→ **Written exercise**
Put each line of the listing, from the line with "What is the distance" through the end of the listing, into a Markdown table with the columns Row and Line, and skip any blank lines.

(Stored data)

*****

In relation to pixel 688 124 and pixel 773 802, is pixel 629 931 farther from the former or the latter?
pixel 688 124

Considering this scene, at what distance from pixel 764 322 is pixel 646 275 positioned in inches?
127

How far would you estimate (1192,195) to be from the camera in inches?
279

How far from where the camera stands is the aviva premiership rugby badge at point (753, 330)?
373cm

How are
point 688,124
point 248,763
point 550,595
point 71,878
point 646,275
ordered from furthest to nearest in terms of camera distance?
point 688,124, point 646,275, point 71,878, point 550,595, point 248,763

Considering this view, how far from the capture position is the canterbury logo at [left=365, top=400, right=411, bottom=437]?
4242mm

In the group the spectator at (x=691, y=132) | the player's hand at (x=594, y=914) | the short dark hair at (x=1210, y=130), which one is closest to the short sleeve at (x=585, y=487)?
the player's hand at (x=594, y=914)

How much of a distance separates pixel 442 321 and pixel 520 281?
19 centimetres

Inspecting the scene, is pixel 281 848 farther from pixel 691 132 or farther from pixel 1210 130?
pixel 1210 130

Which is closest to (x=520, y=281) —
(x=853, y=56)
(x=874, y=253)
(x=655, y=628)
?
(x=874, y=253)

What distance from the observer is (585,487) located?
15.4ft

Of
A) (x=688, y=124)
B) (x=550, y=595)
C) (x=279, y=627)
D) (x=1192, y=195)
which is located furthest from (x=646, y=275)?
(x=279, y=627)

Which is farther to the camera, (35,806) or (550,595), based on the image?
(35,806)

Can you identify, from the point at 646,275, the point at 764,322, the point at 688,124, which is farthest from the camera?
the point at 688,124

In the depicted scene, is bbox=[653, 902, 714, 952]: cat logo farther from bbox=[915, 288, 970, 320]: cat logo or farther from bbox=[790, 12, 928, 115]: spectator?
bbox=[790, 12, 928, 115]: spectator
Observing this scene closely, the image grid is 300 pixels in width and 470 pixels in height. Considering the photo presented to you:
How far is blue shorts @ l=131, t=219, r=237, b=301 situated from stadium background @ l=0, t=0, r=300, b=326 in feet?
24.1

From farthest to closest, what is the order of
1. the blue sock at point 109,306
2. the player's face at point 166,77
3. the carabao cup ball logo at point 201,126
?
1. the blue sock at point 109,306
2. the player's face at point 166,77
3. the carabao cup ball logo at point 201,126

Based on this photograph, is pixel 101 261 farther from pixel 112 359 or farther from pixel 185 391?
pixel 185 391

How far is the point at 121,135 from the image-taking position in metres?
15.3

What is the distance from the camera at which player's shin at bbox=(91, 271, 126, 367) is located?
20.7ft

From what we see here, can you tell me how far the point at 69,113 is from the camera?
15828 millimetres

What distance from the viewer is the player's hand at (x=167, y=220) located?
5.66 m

*****

→ **Response to this exercise**
| Row | Line |
|---|---|
| 1 | What is the distance from the camera at which player's shin at bbox=(91, 271, 126, 367) is located? |
| 2 | 20.7ft |
| 3 | From what we see here, can you tell me how far the point at 69,113 is from the camera? |
| 4 | 15828 millimetres |
| 5 | What distance from the viewer is the player's hand at (x=167, y=220) located? |
| 6 | 5.66 m |